- _Task to complete_
Each line below should be set down again unchanged.

....

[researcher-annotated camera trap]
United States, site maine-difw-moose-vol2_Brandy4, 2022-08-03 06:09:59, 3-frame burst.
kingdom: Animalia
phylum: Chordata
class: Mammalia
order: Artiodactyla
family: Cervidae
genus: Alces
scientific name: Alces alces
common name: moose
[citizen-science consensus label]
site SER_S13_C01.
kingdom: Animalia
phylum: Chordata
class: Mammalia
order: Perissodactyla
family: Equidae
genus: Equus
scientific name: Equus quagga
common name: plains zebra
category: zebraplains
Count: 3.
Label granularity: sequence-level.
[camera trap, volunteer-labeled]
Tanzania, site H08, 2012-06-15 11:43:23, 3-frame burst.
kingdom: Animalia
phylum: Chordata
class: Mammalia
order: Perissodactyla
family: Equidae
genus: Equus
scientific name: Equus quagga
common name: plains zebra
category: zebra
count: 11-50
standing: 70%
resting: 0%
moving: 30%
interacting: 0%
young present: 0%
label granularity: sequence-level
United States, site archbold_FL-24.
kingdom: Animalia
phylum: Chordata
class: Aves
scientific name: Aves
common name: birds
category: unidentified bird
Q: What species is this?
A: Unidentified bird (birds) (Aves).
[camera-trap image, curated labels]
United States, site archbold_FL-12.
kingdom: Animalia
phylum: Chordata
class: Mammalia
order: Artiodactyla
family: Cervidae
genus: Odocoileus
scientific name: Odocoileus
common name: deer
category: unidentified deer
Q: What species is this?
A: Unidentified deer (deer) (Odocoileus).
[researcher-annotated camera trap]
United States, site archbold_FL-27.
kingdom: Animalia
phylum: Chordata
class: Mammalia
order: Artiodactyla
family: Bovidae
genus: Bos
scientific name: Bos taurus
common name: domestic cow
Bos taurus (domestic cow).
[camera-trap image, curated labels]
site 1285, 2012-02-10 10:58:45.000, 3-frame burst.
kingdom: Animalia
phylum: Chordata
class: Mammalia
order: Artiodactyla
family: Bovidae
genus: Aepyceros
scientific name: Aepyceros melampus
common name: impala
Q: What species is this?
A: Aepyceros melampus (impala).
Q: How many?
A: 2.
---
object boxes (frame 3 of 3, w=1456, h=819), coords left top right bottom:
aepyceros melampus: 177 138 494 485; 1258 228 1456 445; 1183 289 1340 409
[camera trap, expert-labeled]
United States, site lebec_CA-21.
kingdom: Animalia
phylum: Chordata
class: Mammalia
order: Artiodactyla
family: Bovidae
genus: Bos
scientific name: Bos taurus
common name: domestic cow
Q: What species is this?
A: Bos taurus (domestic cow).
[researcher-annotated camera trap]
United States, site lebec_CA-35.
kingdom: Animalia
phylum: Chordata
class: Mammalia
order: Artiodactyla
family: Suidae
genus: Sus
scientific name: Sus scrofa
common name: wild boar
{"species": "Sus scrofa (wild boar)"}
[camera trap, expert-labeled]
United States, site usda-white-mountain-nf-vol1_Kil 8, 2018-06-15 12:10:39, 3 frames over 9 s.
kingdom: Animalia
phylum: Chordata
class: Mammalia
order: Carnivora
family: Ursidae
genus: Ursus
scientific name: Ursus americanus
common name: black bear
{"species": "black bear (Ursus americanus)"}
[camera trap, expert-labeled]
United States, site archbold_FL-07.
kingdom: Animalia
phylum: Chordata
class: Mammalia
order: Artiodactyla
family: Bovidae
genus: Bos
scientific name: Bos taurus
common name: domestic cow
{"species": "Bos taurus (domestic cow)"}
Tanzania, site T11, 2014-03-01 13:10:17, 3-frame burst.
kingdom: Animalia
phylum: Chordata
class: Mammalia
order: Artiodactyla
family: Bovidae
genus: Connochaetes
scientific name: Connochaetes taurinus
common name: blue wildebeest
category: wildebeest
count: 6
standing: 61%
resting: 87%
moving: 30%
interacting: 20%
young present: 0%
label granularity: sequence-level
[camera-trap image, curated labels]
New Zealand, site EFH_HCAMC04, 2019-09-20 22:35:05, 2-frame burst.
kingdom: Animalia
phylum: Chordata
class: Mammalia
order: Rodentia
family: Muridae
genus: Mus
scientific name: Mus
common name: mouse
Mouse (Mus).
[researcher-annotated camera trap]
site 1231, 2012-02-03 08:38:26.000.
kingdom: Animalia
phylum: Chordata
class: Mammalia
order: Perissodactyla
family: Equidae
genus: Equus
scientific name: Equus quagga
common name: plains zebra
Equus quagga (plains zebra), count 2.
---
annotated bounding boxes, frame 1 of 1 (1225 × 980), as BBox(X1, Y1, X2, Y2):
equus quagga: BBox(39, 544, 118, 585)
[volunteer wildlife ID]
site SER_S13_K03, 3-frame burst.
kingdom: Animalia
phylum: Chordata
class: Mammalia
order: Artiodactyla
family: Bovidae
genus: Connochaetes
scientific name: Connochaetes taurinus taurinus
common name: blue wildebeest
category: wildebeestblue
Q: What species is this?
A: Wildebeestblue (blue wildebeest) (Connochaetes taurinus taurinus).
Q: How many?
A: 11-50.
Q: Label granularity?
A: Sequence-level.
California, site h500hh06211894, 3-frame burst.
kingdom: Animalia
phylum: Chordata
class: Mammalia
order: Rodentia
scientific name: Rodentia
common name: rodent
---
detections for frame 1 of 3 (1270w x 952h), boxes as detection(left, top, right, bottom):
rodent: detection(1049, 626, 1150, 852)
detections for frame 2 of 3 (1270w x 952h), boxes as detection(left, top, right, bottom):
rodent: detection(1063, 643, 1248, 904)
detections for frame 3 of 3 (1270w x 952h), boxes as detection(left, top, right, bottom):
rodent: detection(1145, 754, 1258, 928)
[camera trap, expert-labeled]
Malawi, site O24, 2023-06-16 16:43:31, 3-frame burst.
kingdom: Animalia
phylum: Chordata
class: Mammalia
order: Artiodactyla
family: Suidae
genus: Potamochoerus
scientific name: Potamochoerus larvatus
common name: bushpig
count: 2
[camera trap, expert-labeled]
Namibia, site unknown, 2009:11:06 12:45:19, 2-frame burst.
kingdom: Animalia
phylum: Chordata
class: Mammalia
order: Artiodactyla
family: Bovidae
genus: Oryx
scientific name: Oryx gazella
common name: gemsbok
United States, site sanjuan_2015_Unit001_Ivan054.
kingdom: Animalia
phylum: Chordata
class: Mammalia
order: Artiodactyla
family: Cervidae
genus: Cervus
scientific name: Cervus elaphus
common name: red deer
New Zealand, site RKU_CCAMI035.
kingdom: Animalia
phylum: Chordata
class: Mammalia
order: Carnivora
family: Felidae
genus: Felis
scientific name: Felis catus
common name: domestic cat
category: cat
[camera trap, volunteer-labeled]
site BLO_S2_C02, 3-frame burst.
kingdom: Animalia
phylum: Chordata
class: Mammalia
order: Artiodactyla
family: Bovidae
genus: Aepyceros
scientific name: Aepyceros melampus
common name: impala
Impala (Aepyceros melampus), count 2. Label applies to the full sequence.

....

- _Solution below_
[researcher-annotated camera trap]
United States, site maine-difw-moose-vol2_Brandy4, 2022-08-03 06:09:59, 3-frame burst.
kingdom: Animalia
phylum: Chordata
class: Mammalia
order: Artiodactyla
family: Cervidae
genus: Alces
scientific name: Alces alces
common name: moose
[citizen-science consensus label]
site SER_S13_C01.
kingdom: Animalia
phylum: Chordata
class: Mammalia
order: Perissodactyla
family: Equidae
genus: Equus
scientific name: Equus quagga
common name: plains zebra
category: zebraplains
Count: 3.
Label granularity: sequence-level.
[camera trap, volunteer-labeled]
Tanzania, site H08, 2012-06-15 11:43:23, 3-frame burst.
kingdom: Animalia
phylum: Chordata
class: Mammalia
order: Perissodactyla
family: Equidae
genus: Equus
scientific name: Equus quagga
common name: plains zebra
category: zebra
count: 11-50
standing: 70%
resting: 0%
moving: 30%
interacting: 0%
young present: 0%
label granularity: sequence-level
United States, site archbold_FL-24.
kingdom: Animalia
phylum: Chordata
class: Aves
scientific name: Aves
common name: birds
category: unidentified bird
Q: What species is this?
A: Unidentified bird (birds) (Aves).
[camera-trap image, curated labels]
United States, site archbold_FL-12.
kingdom: Animalia
phylum: Chordata
class: Mammalia
order: Artiodactyla
family: Cervidae
genus: Odocoileus
scientific name: Odocoileus
common name: deer
category: unidentified deer
Q: What species is this?
A: Unidentified deer (deer) (Odocoileus).
[researcher-annotated camera trap]
United States, site archbold_FL-27.
kingdom: Animalia
phylum: Chordata
class: Mammalia
order: Artiodactyla
family: Bovidae
genus: Bos
scientific name: Bos taurus
common name: domestic cow
Bos taurus (domestic cow).
[camera-trap image, curated labels]
site 1285, 2012-02-10 10:58:45.000, 3-frame burst.
kingdom: Animalia
phylum: Chordata
class: Mammalia
order: Artiodactyla
family: Bovidae
genus: Aepyceros
scientific name: Aepyceros melampus
common name: impala
Q: What species is this?
A: Aepyceros melampus (impala).
Q: How many?
A: 2.
---
object boxes (frame 3 of 3, w=1456, h=819), coords left top right bottom:
aepyceros melampus: 177 138 494 485; 1258 228 1456 445; 1183 289 1340 409
[camera trap, expert-labeled]
United States, site lebec_CA-21.
kingdom: Animalia
phylum: Chordata
class: Mammalia
order: Artiodactyla
family: Bovidae
genus: Bos
scientific name: Bos taurus
common name: domestic cow
Q: What species is this?
A: Bos taurus (domestic cow).
[researcher-annotated camera trap]
United States, site lebec_CA-35.
kingdom: Animalia
phylum: Chordata
class: Mammalia
order: Artiodactyla
family: Suidae
genus: Sus
scientific name: Sus scrofa
common name: wild boar
{"species": "Sus scrofa (wild boar)"}
[camera trap, expert-labeled]
United States, site usda-white-mountain-nf-vol1_Kil 8, 2018-06-15 12:10:39, 3 frames over 9 s.
kingdom: Animalia
phylum: Chordata
class: Mammalia
order: Carnivora
family: Ursidae
genus: Ursus
scientific name: Ursus americanus
common name: black bear
{"species": "black bear (Ursus americanus)"}
[camera trap, expert-labeled]
United States, site archbold_FL-07.
kingdom: Animalia
phylum: Chordata
class: Mammalia
order: Artiodactyla
family: Bovidae
genus: Bos
scientific name: Bos taurus
common name: domestic cow
{"species": "Bos taurus (domestic cow)"}
Tanzania, site T11, 2014-03-01 13:10:17, 3-frame burst.
kingdom: Animalia
phylum: Chordata
class: Mammalia
order: Artiodactyla
family: Bovidae
genus: Connochaetes
scientific name: Connochaetes taurinus
common name: blue wildebeest
category: wildebeest
count: 6
standing: 61%
resting: 87%
moving: 30%
interacting: 20%
young present: 0%
label granularity: sequence-level
[camera-trap image, curated labels]
New Zealand, site EFH_HCAMC04, 2019-09-20 22:35:05, 2-frame burst.
kingdom: Animalia
phylum: Chordata
class: Mammalia
order: Rodentia
family: Muridae
genus: Mus
scientific name: Mus
common name: mouse
Mouse (Mus).
[researcher-annotated camera trap]
site 1231, 2012-02-03 08:38:26.000.
kingdom: Animalia
phylum: Chordata
class: Mammalia
order: Perissodactyla
family: Equidae
genus: Equus
scientific name: Equus quagga
common name: plains zebra
Equus quagga (plains zebra), count 2.
---
annotated bounding boxes, frame 1 of 1 (1225 × 980), as BBox(X1, Y1, X2, Y2):
equus quagga: BBox(39, 544, 118, 585)
[volunteer wildlife ID]
site SER_S13_K03, 3-frame burst.
kingdom: Animalia
phylum: Chordata
class: Mammalia
order: Artiodactyla
family: Bovidae
genus: Connochaetes
scientific name: Connochaetes taurinus taurinus
common name: blue wildebeest
category: wildebeestblue
Q: What species is this?
A: Wildebeestblue (blue wildebeest) (Connochaetes taurinus taurinus).
Q: How many?
A: 11-50.
Q: Label granularity?
A: Sequence-level.
California, site h500hh06211894, 3-frame burst.
kingdom: Animalia
phylum: Chordata
class: Mammalia
order: Rodentia
scientific name: Rodentia
common name: rodent
---
detections for frame 1 of 3 (1270w x 952h), boxes as detection(left, top, right, bottom):
rodent: detection(1049, 626, 1150, 852)
detections for frame 2 of 3 (1270w x 952h), boxes as detection(left, top, right, bottom):
rodent: detection(1063, 643, 1248, 904)
detections for frame 3 of 3 (1270w x 952h), boxes as detection(left, top, right, bottom):
rodent: detection(1145, 754, 1258, 928)
[camera trap, expert-labeled]
Malawi, site O24, 2023-06-16 16:43:31, 3-frame burst.
kingdom: Animalia
phylum: Chordata
class: Mammalia
order: Artiodactyla
family: Suidae
genus: Potamochoerus
scientific name: Potamochoerus larvatus
common name: bushpig
count: 2
[camera trap, expert-labeled]
Namibia, site unknown, 2009:11:06 12:45:19, 2-frame burst.
kingdom: Animalia
phylum: Chordata
class: Mammalia
order: Artiodactyla
family: Bovidae
genus: Oryx
scientific name: Oryx gazella
common name: gemsbok
United States, site sanjuan_2015_Unit001_Ivan054.
kingdom: Animalia
phylum: Chordata
class: Mammalia
order: Artiodactyla
family: Cervidae
genus: Cervus
scientific name: Cervus elaphus
common name: red deer
New Zealand, site RKU_CCAMI035.
kingdom: Animalia
phylum: Chordata
class: Mammalia
order: Carnivora
family: Felidae
genus: Felis
scientific name: Felis catus
common name: domestic cat
category: cat
[camera trap, volunteer-labeled]
site BLO_S2_C02, 3-frame burst.
kingdom: Animalia
phylum: Chordata
class: Mammalia
order: Artiodactyla
family: Bovidae
genus: Aepyceros
scientific name: Aepyceros melampus
common name: impala
Impala (Aepyceros melampus), count 2. Label applies to the full sequence.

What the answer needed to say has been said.